Même s’il est compositeur, le narrateur entretient une relation alambiquée avec la musique. Cette langue que l’on dit universelle, au fond, il ne l’a pas choisie. Son père, immigrant d’origine polonaise, lui a plus ou moins imposée. Pourra-t-il s’affranchir de cet héritage encombrant? Osera-t-il s’extraire de sa vie et enfin prendre son envol, comme cette oie à laquelle son nom fait référence – mais aussi tous ces oiseaux qui peuplent chacun des chapitres de ce livre?

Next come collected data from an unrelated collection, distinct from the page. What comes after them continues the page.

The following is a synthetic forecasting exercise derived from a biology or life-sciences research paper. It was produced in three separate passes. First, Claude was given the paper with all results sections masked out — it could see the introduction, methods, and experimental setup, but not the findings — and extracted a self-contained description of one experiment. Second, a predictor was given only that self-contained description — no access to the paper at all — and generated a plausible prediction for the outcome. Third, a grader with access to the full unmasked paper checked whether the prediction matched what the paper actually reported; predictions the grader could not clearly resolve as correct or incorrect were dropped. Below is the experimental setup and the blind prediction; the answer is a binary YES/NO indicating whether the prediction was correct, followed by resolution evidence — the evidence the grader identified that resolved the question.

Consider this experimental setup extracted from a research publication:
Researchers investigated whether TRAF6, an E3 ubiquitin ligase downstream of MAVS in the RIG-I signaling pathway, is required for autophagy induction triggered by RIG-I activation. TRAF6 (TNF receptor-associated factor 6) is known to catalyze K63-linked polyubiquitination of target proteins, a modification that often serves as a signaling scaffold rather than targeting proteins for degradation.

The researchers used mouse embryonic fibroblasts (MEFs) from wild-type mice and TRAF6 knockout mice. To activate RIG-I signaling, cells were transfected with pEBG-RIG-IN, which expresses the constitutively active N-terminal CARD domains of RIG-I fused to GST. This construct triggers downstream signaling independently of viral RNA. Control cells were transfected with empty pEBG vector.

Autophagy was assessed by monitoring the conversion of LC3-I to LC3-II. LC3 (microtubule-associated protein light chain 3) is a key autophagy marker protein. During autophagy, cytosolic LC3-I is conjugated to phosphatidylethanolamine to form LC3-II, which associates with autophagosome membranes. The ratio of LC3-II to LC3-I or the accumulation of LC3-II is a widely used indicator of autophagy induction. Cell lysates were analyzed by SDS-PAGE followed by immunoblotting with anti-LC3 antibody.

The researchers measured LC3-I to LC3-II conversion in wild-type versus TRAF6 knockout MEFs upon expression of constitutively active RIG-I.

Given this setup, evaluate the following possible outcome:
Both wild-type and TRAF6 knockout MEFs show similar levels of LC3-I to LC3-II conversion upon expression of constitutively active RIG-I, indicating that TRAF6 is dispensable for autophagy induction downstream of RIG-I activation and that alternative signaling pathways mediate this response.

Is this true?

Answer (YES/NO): NO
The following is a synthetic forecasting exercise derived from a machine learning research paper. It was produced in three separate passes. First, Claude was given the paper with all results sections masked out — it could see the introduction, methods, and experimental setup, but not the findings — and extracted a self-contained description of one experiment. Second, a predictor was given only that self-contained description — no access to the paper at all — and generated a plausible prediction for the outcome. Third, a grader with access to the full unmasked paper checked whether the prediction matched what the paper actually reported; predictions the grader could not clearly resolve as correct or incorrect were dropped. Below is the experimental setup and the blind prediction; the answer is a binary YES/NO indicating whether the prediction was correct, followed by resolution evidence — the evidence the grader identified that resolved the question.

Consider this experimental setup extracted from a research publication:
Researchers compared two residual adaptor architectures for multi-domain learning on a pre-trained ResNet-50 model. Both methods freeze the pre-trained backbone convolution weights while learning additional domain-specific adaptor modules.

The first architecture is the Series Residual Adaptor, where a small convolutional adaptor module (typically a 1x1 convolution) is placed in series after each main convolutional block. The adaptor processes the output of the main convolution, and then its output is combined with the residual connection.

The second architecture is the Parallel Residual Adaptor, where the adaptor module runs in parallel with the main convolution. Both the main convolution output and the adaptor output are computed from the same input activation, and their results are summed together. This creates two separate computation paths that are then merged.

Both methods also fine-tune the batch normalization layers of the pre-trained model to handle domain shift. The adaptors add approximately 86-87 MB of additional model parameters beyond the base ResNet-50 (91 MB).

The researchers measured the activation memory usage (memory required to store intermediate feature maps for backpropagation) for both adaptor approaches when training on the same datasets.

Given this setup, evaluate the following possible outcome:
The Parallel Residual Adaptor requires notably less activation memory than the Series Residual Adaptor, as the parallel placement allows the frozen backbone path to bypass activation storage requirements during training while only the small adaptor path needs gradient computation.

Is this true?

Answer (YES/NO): NO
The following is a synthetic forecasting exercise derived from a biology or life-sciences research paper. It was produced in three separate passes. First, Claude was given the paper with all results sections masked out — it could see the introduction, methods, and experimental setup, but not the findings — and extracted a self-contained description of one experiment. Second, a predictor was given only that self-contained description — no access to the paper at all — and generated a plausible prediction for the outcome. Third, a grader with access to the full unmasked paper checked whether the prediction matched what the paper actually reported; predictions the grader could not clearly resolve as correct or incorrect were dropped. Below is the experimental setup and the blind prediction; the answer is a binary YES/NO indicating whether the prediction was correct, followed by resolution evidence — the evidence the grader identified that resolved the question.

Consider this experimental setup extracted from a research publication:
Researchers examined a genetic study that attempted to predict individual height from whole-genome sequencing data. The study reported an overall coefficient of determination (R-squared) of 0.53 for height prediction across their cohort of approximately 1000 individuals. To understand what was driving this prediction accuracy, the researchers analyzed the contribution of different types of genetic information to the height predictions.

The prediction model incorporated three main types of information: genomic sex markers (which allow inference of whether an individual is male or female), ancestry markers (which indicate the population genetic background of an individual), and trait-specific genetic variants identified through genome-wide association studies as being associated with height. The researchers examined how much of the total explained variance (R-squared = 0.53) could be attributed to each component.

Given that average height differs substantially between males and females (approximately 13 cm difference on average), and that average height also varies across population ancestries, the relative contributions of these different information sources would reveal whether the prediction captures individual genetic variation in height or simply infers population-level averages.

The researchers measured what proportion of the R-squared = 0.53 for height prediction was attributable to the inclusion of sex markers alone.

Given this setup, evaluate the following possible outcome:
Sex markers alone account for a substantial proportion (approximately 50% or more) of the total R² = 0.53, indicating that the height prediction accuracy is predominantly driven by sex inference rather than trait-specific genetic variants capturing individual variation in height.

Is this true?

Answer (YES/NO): YES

Finira-t-il par admettre que l’œuvre ne définit pas l’homme? 
« … un nom n’est jamais le nôtre, ni une œuvre, c’est plutôt nous qui leur appartenons et qui devons les incarner du mieux que nous le pouvons, le temps de leur donner corps et qu’ils nous délaissent. »
Étienne Beaulieu dispose assurément d’une plume exceptionnelle, que l’on voudrait par moments contraindre, tant elle semble se disperser, comme ces rayons de lumière qui traversent les vitraux. Le fil narratif se révélant fragile, on se demande parfois si l’auteur n’aurait pas dû adopter une autre forme pour transmettre ses réflexions sur la filiation, l’immigration et les liens que l’homme doit maintenir avec la nature. Un recueil de poésie – ou même d’aphorismes – n’aurait-il pas pu distiller plus efficacement l’essence du propos? La musicalité de la langue n’aurait-elle pas été mieux servie par une scission des éléments?

Comme plusieurs pages sérielles de Schoenberg, Trop de lumière pour Samuel Gaska se laisse difficilement apprivoiser. On croit en cerner le contour, pour constater que la musique nous échappe aussitôt. Pourtant, on se surprend à y repenser, à vouloir en extraire des clés de compréhension. La vie, la mort, la création, ne sont-elles pas au fond que fragmentations complémentaires d’un même concept insaisissable?